(Page excerpt)
Association Rule Mining

Association Rule Mining

ยท

6 min read

Association Rule

Association rule is an If-then statement that shows the relationship between items in datasets. Association rule mining is a way which counts frequently occurring patterns, or associations from datasets.

An association rule has two parts:

  1. An antecedent: The antecedent is the if part of the rule. it is the item found in the dataset.

  2. A consequent: This is the then part of the rule. It is the item found in consequent of the antecedent.

E.g

If customers buys beverage like milo, then consequently 60% of the customers will buy milk

Association rules are discovered by thoroughly analyzing data and looking for frequent antecedent and consequent patterns. Then, depending on the two parts of the rule, the important relationships are observed:

  • Support: This has to do with how popular an item is. For example, given the transaction table below:

    transaction 1 - apple, drink, rice, tomatoes

    transaction 2 - drink, rice, tomatoes, salt

    transaction 3 - rice, drink, salt

    transaction 4 - drink, apple

    The support for rice given by:

    support(rice) = total number of times rice was brought/ total number of transactions

    support(rice) = 3/4 or 75%

  • Confidence: This is how likely an item Y is purchased given that item X is purchased. It is given by {X -> Y}.

       confidence(X, Y) = support(X, Y)/support(X)

(Data shown)
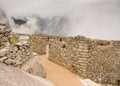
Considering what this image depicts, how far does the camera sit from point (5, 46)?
37.8ft

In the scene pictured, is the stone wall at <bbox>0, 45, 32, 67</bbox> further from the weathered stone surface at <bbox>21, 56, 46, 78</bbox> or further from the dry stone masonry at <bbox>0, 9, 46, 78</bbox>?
the weathered stone surface at <bbox>21, 56, 46, 78</bbox>

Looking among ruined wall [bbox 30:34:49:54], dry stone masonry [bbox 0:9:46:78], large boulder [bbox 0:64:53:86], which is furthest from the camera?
ruined wall [bbox 30:34:49:54]

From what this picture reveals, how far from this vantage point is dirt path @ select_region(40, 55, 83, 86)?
13.9 meters

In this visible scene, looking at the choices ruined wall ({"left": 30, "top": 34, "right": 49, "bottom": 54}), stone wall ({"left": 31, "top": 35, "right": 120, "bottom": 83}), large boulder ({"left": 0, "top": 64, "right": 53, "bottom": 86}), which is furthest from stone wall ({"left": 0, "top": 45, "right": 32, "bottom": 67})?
ruined wall ({"left": 30, "top": 34, "right": 49, "bottom": 54})

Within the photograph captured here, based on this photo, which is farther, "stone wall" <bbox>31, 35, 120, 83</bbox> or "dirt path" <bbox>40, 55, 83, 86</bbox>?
"stone wall" <bbox>31, 35, 120, 83</bbox>

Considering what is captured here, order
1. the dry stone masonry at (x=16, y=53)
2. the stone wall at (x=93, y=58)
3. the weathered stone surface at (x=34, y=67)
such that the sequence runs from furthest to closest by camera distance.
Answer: the stone wall at (x=93, y=58) < the weathered stone surface at (x=34, y=67) < the dry stone masonry at (x=16, y=53)

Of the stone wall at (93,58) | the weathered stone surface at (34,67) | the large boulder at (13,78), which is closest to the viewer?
the large boulder at (13,78)

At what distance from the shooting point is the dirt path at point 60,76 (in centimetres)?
1387

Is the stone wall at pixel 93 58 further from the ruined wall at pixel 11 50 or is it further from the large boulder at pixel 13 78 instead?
the large boulder at pixel 13 78

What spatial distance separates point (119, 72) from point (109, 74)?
753 millimetres

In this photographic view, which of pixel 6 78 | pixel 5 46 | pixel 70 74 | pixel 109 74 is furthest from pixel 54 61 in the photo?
pixel 6 78

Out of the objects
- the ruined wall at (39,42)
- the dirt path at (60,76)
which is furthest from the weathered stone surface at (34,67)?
the ruined wall at (39,42)

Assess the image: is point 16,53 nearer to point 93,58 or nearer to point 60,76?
point 60,76

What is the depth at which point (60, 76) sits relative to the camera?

(Exercise details)
Extend the association rule mining article above, starting right after its final line.

(Your response)
    From the above table, the confidence(rice, tomatoes) is 2/3 or 66.67%

    One disadvantage of the confidence measure is that it might misrepresent the importance of an association. This is because it only accounts for how popular an item X is, but not Y. If Y is also very popular in general, there will be a higher chance that a transaction containing X will also contain Y, thus inflating the confidence measure.

  • Lift: It is used to compare confidence with expected confidence, or how many times an if-then statement is expected to be found true. A lift value greater than 1 means that item Y is likely to be bought if item X is bought, while a value less than 1 means that item Y is unlikely to be bought if item X is bought. If the lift is = 1, it would imply that the two items are somewhat independent of each other. This says how likely item Y is purchased when item X is purchased while controlling for how popular item Y is.

         lift(X, Y)=support(X,Y)/support(X)*support(Y)
    

From the table above the lift(rice, tomatoes) is 1.33333.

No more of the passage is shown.